Quick terminology note that may help: a local congregation is based on geography and is called a ward. A group of wards is organized into a stake. Stakes are organized into regions. Regions are organized into areas. Areas fall under general Church leadership.
The typical process for registering students before this tool was often done in the local congregation (ward) by making an announcement in Sunday services and then gathering in the back after the meeting and hand-filling out a form that was then placed into an envelope, handed to a stake leader—known as a High Councilor—charged with gathering all the forms from all wards in their stake. This process typically started in March each year and could linger for months up until the beginning of the next school year.
Once all paper forms were collected, they were delivered to an administrative assistant who then manually entered the data.
There were multiple ways for the information to become corrupted due to human error. It also provided a challenge to plan for staffing needs with a large population of eligible students.
The desire was to move the process to an online intake form to remove errors in data input, speed up the registration process, and enable better planning for staffing and instruction.
Users and Audience
There were 3 distinct audiences on which we focused our efforts:
- Parents and guardians registering their students.

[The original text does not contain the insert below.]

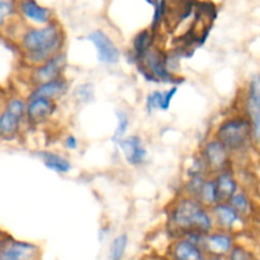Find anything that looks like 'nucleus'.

- Local ecclesiastical leaders (ward and stake) who were responsible for encouraging and overseeing student registration.
- Church administrative staff who were planning for class sizes and where to assign teachers.
Roles and Responsibilities
I was the UX Designer for the project. The rest of the team consisted of a program manager/analyst and a dedicated team of software and QA engineers.
The program manager and I gathered requirements from business stakeholders before determining the project strategy to meet the delivery timeline.
Scope and Constraints
The project’s initial scope was to focus our efforts on registering US students who attended release-time Seminary programs. This would capture about 120,000 of nearly 400,000 worldwide students and felt like an achievable goal given our tight timelines for delivery. We had about 3-4 months to design, engineer, test, and release the registration form and an accompanying leadership dashboard.
Given the tight timeline, there wasn’t much time for solid UX discovery. As a compromise, I was given 2 weeks to do some guerrilla user interviews, make some generic personas (an emerging tool at the time), and create an experience journey map (another emerging tool). I also built out the initial wireframes to review and validate with stakeholders and the engineering team before designing high-fidelity screens.
During this compressed discovery window, we discovered a few interesting things:
- Parents were busy, and sitting down at a computer wasn’t always feasible. Sometimes, they only had an internet-capable mobile phone. This needed to be a responsive, mobile-first solution and it had to be something they could do quickly!
- Parents might have to register multiple students at the same time. Often, at least one was a returning student. How could we pre-populate data so their experience was faster and more efficient?
- We had most of the data already since we had access to membership records.
- Leaders wanted to monitor the progress of their congregations.
- As a result of the organizational structure of Church units, this data could be rolled up to higher levels quite easily. Bonus!
These proved to be my guiding principles for the UX. I set simple goals:
- All registration tasks by a parent or guardian must be simple enough to complete in less than 1 minute.
- The key experience would be on a mobile phone. This meant that we would need to focus on what elements were “must haves” to successfully register a student but also help our business stakeholders feel comfortable with having such a simplified experience.
- Ward and stake leaders should be able to tell quickly who they needed to reach out to complete the registration process and be able to do so.
As I was completing the research, we reviewed things as a team to assess the engineering feasibility and identify areas where the UX needed to be modified. We also reviewed areas where the dev team would need to focus their discovery efforts while I worked on the UI design.
The design was analyzed regularly, not only by key business stakeholders, but the engineering team and program manager to make sure the configuration wasn’t going to make assumptions about certain data that couldn’t be delivered in a performant manner.
The leadership view was nearly cut as we evaluated things for delivery, but we were ultimately able to keep it as a simple view.
Once we all felt comfortable with the design, it was validated with a few potential users and then we moved into the final push to build and launch.
To answer anticipated questions from the engineering team, we leveraged something we nicknamed “D.I.G.” or Design Implementation Guidelines. It consisted of deconstructed and documented UI components (before design systems became a big deal). This was a living file that we reviewed regularly and proved extremely helpful not only for the engineers building the experience also for the test engineers tasked with doing QA.
Outcomes and Learnings
The project launched in the early spring of 2014 and was largely successful.
- Registered 75% of the 120,000 targeted students within 6 weeks.
- Within 9 months, 250% of targeted students were registered (over 300,000 students which represented more than 75% of all eligible students worldwide.)
- That nearly cut leadership view? It was a hugely popular feature and solicited a considerable amount of positive feedback!
- The D.I.G. file was cemented as a required deliverable to the engineering team.
Afterward, I visited with a few people about this project. One comment that seemed to pop up a lot was, “It was so easy! We were done and had everyone registered in a week. I loved it!”